Pipeline State Management

Internal API Warning

If you are utilizing the standard d9d training infrastructure, you do not need to manage pipeline states manually. The framework automatically handles this. This package is primarily intended for users extending d9d.

About

The d9d.internals.pipeline_state package provides a unified mechanism to manage data lifecycle within a training step. It specifically addresses the complexity of transitioning between the Global Context (an entire training step/batch) and the Sharded Context (partial execution, i.e. within pipeline parallel loss computation).

For instance, a typical data flow in a pipelined step is:

  1. Prepare the data using a global view.
  2. Compute loss value for a microbatch, it now requires to create a sharded view of the data.
  3. Log metrics, using a global view again.

PipelineState abstracts the slicing (Global -> Sharded) and aggregation (Sharded -> Global) operations behind a simple dictionary-like interface, allowing the training loop to act as a seamless bridge between these two contexts.

d9d.internals.pipeline_state

Pipeline State management package.

This package provides mechanisms to store, retrieve, and synchronize state across different stages of a distributed pipeline, providing global and sharded view for these states.

PipelineState

Bases: ABC

Object representing the state of a pipeline.

This class defines the interface for accessing state variables like a dictionary, abstracting away whether the underlying storage is local, sharded, or global.

__contains__(item) abstractmethod

Checks if a key exists in the state.

Parameters:

Name Type Description Default
item str

The identifier to check.

required

Returns:

Type Description
bool

True if the key exists, False otherwise.

__getitem__(item) abstractmethod

Retrieves a state value for a given key.

Parameters:

Name Type Description Default
item str

The identifier for the state variable.

required

Returns:

Type Description
Any

The value associated with the key.

__setitem__(key, value) abstractmethod

Sets a state value for a given key.

Parameters:

Name Type Description Default
key str

The identifier for the state variable.

required
value Any

The value to store.

required

PipelineStateHandler

Manages the lifecycle and access patterns of pipeline states.

This handler initializes the underlying storage and provides specific views (global or sharded) into that storage.

__init__(sharding_spec, num_shards)

Constructs a PipelineStateHandler object.

Parameters:

Name Type Description Default
sharding_spec dict[str, ShardingSpecLeaf]
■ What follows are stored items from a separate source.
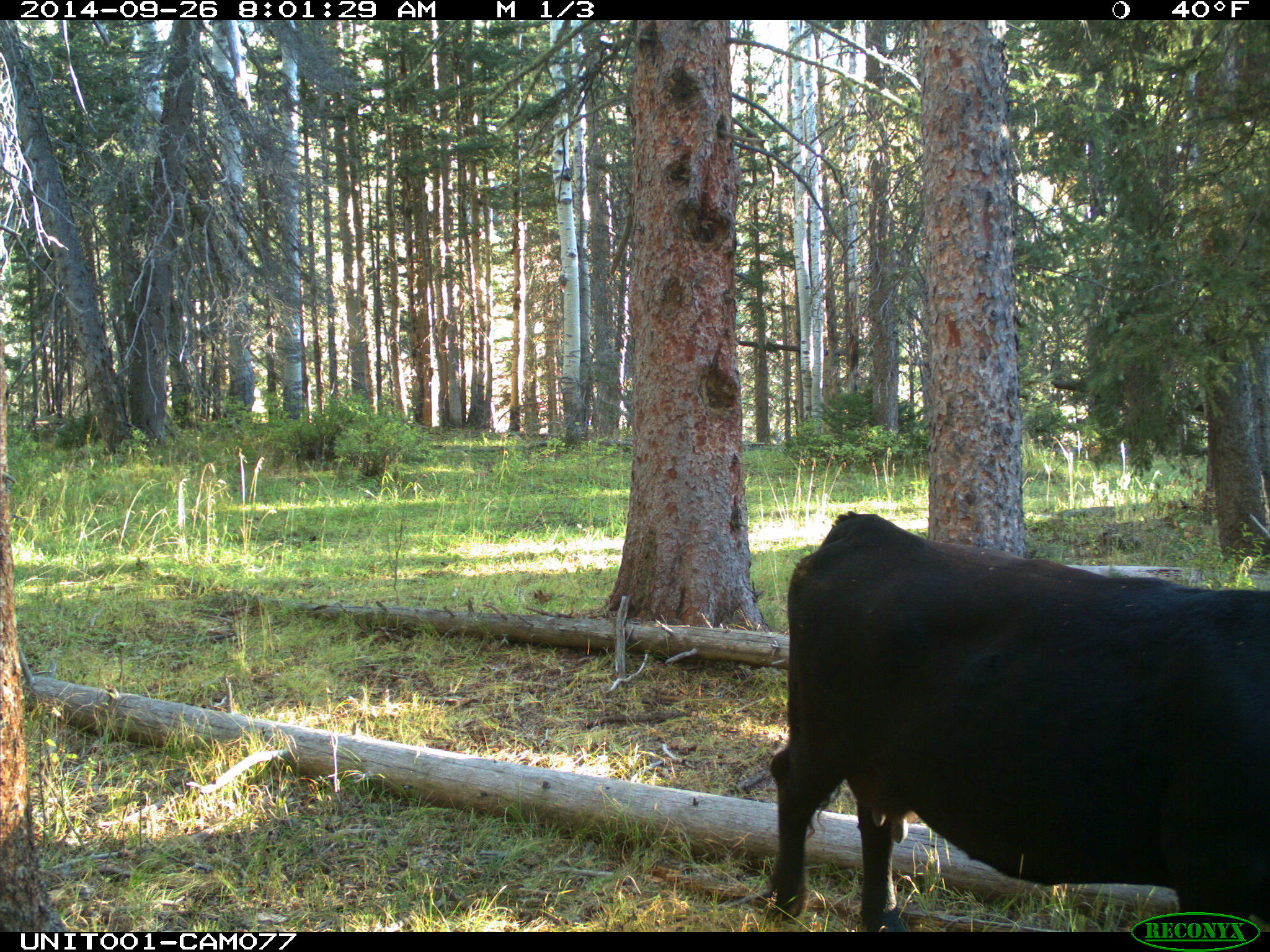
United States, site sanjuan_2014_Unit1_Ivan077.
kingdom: Animalia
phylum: Chordata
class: Mammalia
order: Artiodactyla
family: Bovidae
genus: Bos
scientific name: Bos taurus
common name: domestic cow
A definition of how specific keys should be sharded.

required
num_shards int

The total number of shards in the pipeline.

required

global_state()

Returns a view interface for accessing global state.

Returns:

Type Description
PipelineState

A PipelineState interface that accesses the full, aggregated data.

reset()

Resets the underlying storage, clearing all state.

sharded_state(shard_id)

Returns a view interface for accessing state specific to a shard ID.

Parameters:

Name Type Description Default
shard_id int

The index of the shard to access.

required

Returns:

Type Description
PipelineState

A PipelineState interface that accesses partial data for the given shard.